Santa Ana vandalism charges can lead to serious penalties if a person is convicted. In many cases, vandalism charges require an experienced juvenile defense in Orange County. But there are times when adults are charged with these crimes as well.
And the severity of the charges can depend on how much damage is done in the case. In minor cases, a person may be faced with a misdemeanor charge that could end up dropped or turned into a successful plea deal. But if the damage is major, injuries are caused or other factors exist, the defendant could face a felony.
In this situation, a 30-year-old man from Santa Ana faces charges that he broke into a church in Tustin and caused $10,000 of damage. He now faces charges of second-degree burglary and felony vandalism of religious property.
The man is accused of breaking into the church and destroying statues, religious objects and other things to the tune of $10,000. This happened on July 12, 2011. The church and an accompanying school were vandalized in the process, the newspaper reports.
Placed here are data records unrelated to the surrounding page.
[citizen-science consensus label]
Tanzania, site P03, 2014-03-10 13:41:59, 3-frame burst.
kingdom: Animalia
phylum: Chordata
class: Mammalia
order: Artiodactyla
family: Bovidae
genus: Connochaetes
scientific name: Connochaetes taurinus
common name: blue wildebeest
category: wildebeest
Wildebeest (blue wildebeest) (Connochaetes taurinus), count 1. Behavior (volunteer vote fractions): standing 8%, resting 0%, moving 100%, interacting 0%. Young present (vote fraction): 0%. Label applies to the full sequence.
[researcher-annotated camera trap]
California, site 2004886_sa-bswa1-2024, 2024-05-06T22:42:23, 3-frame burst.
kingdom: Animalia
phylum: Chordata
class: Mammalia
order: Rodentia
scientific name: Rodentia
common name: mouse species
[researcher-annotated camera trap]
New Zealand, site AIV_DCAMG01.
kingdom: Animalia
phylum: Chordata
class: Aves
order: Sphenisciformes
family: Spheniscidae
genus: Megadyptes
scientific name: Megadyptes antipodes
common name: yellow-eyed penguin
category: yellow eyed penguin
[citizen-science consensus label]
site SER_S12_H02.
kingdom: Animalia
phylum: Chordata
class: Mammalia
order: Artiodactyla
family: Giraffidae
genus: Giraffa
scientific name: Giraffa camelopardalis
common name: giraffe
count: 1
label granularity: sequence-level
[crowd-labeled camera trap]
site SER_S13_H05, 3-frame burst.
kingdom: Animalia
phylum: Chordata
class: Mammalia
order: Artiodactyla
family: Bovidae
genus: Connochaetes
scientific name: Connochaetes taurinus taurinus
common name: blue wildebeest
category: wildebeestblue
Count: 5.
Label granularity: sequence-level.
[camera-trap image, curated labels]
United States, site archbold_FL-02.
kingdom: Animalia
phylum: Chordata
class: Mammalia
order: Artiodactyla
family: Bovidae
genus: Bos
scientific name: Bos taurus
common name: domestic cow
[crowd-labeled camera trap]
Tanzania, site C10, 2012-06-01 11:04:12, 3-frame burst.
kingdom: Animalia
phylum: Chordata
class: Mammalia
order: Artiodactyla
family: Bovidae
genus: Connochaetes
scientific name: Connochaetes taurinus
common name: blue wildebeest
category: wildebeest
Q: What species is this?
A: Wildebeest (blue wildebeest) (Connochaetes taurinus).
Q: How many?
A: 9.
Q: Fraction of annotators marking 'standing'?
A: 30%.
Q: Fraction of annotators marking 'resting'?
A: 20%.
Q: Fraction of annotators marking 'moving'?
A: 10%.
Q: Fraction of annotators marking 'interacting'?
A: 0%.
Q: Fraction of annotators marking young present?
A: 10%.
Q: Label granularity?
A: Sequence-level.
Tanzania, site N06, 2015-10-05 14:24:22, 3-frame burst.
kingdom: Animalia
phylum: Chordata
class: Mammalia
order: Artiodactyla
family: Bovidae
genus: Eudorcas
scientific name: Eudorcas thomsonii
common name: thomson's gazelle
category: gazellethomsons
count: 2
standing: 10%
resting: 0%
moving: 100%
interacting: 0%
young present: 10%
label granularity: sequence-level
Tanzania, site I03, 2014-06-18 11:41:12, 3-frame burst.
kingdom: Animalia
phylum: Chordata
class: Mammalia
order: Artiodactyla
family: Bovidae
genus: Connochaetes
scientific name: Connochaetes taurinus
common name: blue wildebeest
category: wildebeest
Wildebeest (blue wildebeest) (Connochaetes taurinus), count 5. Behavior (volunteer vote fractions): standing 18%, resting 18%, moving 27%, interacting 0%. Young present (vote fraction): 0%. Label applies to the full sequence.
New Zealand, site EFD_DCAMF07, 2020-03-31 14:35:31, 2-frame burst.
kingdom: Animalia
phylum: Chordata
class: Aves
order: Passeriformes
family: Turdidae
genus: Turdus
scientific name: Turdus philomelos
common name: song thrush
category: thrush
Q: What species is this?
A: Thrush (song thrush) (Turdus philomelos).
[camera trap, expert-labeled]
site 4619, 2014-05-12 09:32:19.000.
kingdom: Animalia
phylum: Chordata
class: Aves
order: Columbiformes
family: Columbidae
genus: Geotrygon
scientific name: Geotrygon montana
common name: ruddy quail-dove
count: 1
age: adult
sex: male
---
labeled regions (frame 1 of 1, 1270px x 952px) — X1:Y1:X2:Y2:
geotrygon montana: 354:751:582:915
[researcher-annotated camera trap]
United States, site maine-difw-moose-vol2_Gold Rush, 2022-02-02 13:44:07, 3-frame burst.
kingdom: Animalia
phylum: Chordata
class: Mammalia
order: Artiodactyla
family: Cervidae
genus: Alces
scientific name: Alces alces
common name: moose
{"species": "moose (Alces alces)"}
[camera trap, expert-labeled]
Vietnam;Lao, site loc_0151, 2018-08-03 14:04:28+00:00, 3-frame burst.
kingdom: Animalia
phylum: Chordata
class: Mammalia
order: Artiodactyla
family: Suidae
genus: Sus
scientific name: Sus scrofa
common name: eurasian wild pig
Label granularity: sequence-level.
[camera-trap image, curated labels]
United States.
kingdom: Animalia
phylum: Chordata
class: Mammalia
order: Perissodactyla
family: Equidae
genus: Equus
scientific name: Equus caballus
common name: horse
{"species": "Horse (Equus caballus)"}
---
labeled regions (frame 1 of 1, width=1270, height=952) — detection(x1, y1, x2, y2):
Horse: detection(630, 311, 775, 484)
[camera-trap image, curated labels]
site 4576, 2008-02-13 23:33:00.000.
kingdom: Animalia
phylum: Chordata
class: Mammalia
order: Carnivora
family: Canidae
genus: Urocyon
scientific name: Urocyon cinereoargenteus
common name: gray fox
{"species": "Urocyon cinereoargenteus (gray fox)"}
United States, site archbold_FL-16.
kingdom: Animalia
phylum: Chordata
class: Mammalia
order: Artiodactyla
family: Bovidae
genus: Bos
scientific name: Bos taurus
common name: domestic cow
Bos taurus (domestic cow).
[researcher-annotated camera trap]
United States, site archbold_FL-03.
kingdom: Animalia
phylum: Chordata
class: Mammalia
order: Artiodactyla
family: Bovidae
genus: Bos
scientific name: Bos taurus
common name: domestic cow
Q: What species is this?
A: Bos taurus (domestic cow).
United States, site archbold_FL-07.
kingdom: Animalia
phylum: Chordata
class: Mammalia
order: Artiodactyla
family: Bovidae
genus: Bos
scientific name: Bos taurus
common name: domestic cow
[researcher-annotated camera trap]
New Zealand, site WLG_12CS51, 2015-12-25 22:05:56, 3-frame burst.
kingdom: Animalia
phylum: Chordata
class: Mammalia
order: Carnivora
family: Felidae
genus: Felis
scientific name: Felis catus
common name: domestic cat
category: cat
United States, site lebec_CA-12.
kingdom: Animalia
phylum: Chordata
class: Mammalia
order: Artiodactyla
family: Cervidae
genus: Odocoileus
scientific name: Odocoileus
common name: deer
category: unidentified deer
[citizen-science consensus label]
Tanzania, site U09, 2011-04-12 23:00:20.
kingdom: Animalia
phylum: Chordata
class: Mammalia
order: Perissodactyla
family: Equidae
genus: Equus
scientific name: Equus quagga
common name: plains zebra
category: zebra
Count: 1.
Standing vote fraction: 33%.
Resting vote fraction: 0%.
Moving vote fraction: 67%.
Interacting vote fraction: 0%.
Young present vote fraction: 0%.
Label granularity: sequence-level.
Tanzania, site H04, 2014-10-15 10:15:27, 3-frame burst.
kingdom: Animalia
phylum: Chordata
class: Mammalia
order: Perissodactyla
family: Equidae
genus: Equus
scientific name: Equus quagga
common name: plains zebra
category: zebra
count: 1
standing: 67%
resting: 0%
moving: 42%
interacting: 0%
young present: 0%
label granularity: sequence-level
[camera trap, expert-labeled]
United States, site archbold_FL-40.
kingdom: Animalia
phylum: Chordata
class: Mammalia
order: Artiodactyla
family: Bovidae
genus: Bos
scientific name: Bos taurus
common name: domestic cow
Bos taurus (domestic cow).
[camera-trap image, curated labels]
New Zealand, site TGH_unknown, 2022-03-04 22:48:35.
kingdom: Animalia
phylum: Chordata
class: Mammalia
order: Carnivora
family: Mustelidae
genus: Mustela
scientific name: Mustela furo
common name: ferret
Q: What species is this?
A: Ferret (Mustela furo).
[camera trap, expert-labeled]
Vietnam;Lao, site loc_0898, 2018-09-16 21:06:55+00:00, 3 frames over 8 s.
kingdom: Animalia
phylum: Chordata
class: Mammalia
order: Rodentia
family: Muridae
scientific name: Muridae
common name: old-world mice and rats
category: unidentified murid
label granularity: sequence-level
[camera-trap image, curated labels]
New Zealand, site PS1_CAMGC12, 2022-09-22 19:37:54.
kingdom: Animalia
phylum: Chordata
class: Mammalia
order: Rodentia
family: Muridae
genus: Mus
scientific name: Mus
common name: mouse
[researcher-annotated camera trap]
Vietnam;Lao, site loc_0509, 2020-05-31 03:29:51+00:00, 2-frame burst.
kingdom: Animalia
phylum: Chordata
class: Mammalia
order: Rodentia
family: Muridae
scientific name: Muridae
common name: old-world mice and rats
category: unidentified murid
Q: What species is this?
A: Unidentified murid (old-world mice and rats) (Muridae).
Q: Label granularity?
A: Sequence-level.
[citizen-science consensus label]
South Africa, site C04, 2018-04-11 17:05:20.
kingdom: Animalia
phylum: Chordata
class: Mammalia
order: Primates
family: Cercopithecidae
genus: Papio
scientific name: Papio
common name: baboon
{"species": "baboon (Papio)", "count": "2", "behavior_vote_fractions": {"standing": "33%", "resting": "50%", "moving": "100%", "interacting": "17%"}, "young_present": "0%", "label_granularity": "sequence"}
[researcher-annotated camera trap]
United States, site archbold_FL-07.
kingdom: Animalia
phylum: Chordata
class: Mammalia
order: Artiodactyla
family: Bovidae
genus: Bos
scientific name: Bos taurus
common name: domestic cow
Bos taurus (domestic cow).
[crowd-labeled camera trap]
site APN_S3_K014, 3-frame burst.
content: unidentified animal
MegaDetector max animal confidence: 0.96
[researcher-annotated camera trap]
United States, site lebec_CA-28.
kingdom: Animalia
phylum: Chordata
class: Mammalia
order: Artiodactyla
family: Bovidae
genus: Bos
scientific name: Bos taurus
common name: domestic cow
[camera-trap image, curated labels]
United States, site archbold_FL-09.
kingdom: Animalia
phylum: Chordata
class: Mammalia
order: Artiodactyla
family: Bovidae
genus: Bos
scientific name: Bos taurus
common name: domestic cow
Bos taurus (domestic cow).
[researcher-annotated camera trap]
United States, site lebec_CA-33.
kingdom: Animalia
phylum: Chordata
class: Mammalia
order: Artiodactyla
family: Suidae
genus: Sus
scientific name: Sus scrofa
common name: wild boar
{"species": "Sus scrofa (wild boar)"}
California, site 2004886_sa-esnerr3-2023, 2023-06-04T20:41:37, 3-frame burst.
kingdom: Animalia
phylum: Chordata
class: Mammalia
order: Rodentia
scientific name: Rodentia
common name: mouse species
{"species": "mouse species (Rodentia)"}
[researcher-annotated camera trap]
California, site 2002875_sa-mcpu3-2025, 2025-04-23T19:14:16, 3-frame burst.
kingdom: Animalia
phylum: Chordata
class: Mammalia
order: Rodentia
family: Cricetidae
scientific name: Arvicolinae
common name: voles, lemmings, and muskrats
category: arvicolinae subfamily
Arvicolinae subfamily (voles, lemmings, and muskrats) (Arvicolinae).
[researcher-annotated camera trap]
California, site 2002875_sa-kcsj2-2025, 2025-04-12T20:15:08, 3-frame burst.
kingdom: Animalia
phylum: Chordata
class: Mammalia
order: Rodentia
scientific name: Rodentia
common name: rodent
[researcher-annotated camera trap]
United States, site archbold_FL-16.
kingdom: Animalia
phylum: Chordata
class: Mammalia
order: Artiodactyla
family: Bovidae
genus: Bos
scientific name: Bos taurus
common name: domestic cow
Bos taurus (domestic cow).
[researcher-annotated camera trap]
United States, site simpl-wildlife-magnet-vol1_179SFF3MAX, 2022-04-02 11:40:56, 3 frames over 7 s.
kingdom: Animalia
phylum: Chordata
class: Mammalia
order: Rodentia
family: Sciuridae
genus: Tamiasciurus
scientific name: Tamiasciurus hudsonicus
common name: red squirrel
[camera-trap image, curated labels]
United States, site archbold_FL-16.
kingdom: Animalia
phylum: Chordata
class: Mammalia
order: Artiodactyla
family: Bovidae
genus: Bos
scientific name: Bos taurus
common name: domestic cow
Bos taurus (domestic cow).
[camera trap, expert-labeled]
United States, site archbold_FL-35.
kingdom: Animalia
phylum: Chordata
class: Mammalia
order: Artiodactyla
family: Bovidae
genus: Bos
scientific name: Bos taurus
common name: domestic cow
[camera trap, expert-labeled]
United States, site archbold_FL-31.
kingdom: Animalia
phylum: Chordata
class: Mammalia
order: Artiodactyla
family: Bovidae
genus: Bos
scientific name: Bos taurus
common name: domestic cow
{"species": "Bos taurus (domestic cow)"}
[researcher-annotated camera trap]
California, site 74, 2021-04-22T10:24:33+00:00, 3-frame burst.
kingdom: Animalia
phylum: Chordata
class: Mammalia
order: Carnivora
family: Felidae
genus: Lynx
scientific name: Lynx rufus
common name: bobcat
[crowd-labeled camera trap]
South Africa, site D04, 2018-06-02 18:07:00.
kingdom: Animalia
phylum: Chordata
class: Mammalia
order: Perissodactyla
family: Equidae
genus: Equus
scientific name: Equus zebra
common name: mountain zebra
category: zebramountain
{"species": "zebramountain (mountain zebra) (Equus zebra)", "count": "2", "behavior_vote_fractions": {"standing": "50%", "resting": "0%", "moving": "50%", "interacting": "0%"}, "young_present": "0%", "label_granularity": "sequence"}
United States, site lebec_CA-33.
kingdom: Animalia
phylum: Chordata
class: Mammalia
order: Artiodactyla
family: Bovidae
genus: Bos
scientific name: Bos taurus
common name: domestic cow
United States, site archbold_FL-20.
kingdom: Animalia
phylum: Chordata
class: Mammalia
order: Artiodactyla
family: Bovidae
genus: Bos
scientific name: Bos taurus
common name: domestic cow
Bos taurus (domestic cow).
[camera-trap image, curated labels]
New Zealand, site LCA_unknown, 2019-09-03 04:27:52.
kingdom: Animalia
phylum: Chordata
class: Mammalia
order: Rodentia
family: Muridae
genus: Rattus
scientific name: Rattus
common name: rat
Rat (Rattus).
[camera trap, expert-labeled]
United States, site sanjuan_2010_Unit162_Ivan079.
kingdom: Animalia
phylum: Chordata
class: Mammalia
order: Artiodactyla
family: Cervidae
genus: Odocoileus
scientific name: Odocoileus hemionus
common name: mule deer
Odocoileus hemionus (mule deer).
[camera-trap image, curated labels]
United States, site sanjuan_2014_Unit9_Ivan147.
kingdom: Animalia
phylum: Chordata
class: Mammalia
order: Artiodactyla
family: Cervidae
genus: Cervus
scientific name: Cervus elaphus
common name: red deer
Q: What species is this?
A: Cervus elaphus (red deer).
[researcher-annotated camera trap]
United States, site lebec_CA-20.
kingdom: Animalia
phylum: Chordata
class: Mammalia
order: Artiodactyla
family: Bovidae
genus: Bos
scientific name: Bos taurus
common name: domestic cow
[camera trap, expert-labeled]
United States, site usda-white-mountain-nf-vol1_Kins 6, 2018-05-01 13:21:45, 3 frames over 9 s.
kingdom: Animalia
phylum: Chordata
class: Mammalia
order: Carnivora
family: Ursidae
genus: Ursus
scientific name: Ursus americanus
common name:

An American flag was put in a trash can, framed pictures were smashed and religious materials and crosses were destroyed. Police say they found evidence at the scene that connected them to the man's house. The article doesn't make clear what the evidence is.
Burglary is obviously a serious crime. It includes breaking into a vehicle, business or house and taking property that doesn't belong to the suspect. In cases where a person is inside the dwelling at the time, the charges can be enhanced. If a weapon is found or was used to break in, the suspect can also face enhanced penalties. So, it's important to fight these charges aggressively.
Unique about this case, however, is that the man faces an enhanced charge related to vandalizing a church. California Penal Code 594.3 states that a person who vandalizes a church, mosque, synagogue, temple or any other religious-based building could face either a misdemeanor or a felony. They can face a charge classified as a hate crime if prosecutors can show their actions were meant to intimidate people from freely worshiping or exercising religious freedom.
If prosecutors attempt to show the person's actions are akin to a hate crime, it can make their lives much more difficult. Facing one felony is tough enough, but adding a second felony amidst allegations that the charge is a hate crime is even more difficult. Hate crimes aren't taken lightly by prosecutors, but filing these charges is a major deal.
Given the attention that so-called "hate crimes" have gotten in the news media over the years, charging a person is a big step. These types of charges can really do damage to a person's reputation, so the state must have solid proof before filing these charges. On the flip side, a defendant has every right to dispute these charges and make the state prove them beyond all reasonable doubt.